Source text
-- Begin --

Wikipeople

This project was part of diploma thesis created in 2021/2022 summer semester on CTU FEE. Its main focus is on creating big database of facial pictures annotated with multiple attributes. The most important attribute is the age of a person in an image, but the created dataset comes with other attributes related to the person such as birth date, death date, gender, occupation, and so on. The created dataset can be used in wide variety of machine learning tasks (age, gender or general attribute prediction).

This project uses Wikimedia API excessively to access a lot of information. The author is aware of all API Etiquette rules, which are mentioned here and tries to follow them, but please notify the author on [email protected] if you think the project is doing something it should not.

About the project

All the information about the created project, how it works, what is the final structure as well as statistics of created datasets can be found in written thesis.

Structure of the project

Directory scripts contains:
- module constants.py with definition of all constants used in this project.
- package create, which contains source code divided into modules, which is capable of building the dataset.

-- End --

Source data

-- Begin --

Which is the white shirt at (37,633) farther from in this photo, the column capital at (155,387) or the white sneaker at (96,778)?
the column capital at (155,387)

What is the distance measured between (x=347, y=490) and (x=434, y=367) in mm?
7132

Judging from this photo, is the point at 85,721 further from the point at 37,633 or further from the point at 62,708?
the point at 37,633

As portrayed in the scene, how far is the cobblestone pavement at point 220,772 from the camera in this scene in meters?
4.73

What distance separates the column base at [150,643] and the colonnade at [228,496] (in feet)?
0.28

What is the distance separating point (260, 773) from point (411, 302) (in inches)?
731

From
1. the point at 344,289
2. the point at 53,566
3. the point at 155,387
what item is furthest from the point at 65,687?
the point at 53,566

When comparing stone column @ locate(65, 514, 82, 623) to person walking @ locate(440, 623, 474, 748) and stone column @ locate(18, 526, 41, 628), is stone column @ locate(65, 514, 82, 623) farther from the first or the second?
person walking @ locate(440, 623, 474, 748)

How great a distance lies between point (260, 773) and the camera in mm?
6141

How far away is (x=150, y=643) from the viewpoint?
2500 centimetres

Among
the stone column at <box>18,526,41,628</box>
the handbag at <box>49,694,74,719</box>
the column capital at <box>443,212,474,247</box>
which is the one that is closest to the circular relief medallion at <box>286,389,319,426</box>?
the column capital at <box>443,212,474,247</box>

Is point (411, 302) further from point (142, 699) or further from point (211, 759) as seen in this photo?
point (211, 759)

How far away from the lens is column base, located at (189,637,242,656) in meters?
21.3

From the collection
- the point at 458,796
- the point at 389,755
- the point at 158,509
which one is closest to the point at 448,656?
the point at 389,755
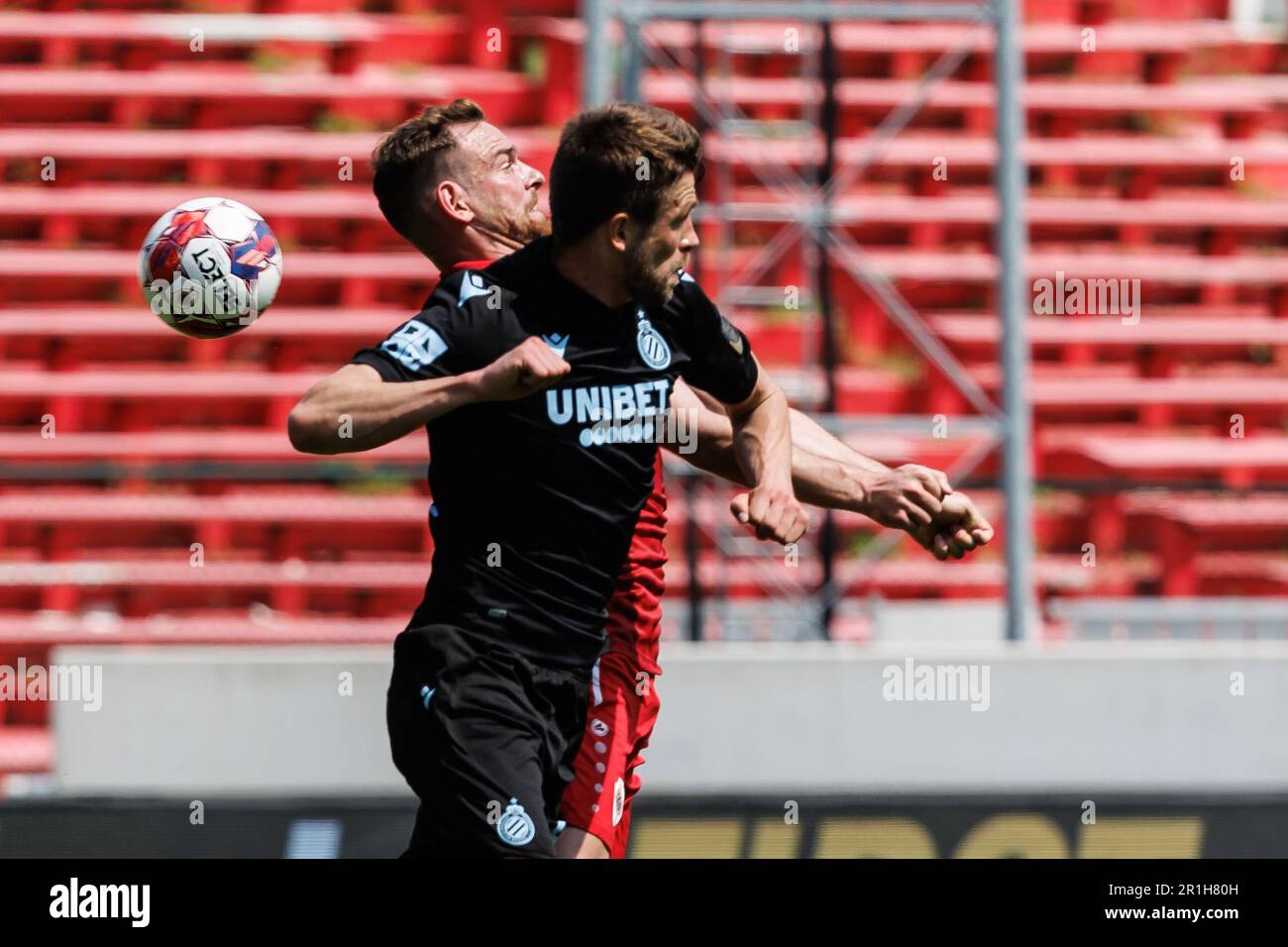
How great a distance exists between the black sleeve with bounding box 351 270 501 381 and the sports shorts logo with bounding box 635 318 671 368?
0.33m

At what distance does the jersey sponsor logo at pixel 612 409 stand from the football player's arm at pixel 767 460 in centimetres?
22

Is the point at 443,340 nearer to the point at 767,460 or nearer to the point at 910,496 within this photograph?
the point at 767,460

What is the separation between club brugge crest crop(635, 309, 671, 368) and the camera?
368 centimetres

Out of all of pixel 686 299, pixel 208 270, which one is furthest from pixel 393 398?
pixel 208 270

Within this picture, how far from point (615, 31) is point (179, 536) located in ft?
14.5

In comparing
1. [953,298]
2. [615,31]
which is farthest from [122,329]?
[953,298]

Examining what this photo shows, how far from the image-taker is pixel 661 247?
11.6 feet

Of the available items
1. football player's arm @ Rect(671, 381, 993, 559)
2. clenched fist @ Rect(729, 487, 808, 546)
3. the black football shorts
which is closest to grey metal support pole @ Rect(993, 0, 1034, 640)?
football player's arm @ Rect(671, 381, 993, 559)

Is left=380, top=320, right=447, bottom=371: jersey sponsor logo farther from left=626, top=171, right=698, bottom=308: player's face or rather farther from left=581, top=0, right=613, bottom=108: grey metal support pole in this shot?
left=581, top=0, right=613, bottom=108: grey metal support pole

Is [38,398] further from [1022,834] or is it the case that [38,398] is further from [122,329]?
[1022,834]

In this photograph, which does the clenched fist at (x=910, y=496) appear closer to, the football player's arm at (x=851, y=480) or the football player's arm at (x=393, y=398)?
the football player's arm at (x=851, y=480)

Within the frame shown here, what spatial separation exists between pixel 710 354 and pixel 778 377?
272 inches

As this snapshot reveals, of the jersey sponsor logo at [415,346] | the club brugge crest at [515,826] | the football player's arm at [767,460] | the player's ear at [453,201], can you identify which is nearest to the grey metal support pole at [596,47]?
the player's ear at [453,201]

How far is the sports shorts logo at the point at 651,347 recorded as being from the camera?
12.1 ft
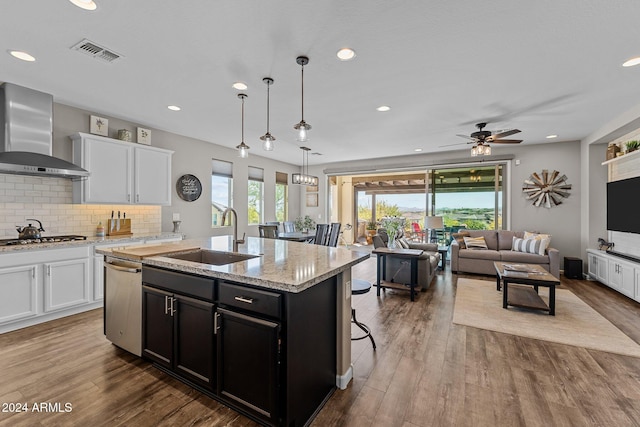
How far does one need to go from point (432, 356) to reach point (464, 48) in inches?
107

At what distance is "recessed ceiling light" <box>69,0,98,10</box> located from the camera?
6.16 ft

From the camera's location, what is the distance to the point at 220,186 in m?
6.12

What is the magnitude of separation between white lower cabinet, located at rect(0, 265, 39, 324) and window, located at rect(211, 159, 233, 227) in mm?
2999

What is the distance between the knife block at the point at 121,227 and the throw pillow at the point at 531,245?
6.98 m

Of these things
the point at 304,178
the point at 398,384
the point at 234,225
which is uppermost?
the point at 304,178

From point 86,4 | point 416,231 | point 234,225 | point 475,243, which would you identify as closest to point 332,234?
point 234,225

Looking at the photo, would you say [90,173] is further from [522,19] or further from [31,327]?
[522,19]

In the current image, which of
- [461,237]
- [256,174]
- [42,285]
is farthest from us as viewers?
[256,174]

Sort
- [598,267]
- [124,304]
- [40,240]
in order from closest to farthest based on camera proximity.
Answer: [124,304] < [40,240] < [598,267]

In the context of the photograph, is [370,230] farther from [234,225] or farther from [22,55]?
[22,55]

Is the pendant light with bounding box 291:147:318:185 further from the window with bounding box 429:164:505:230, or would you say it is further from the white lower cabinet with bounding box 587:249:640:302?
the white lower cabinet with bounding box 587:249:640:302

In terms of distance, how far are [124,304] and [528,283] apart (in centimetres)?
444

-- End --

Task list
• A. In the Wikipeople project description, which attribute is called the most important one?
• B. Extract, word for word, the passage of the Wikipeople project description that opens with the words containing "This project uses" and closes with "in written thesis.".
• C. Continue the Wikipeople project description from the point where it stops.

Responses to the tasks
• A. The age of the person in the image.

• B.
This project uses Wikimedia API excessively to access a lot of information. The author is aware of all API Etiquette rules, which are mentioned here and tries to follow them, but please notify the author on [email protected] if you think the project is doing something it should not.

About the project

All the information about the created project, how it works, what is the final structure as well as statistics of created datasets can be found in written thesis.

• C.
- package eval and model are used only for statistical evaluation and include code snippets used for:
  - generating all the statistics over Wikipeople and Wikifaces datasets.
  - transforming all images into smaller dimension.
  - creating dataset Wikifaces, which is used for ML training.
  - generating sample for manual evaluation.
  - checking results of face detection.
File requierementsCPU.txt contains required modules needed for the data collection part of the dataset creation process.
File requierements.txt contains required modules needed for both the data collection part and face detection part of the dataset creation process.

How to use this project

Only tested with Python 3.10, but everything above Python 3.9 should work. The dictionary union operator (|) is used couple of times.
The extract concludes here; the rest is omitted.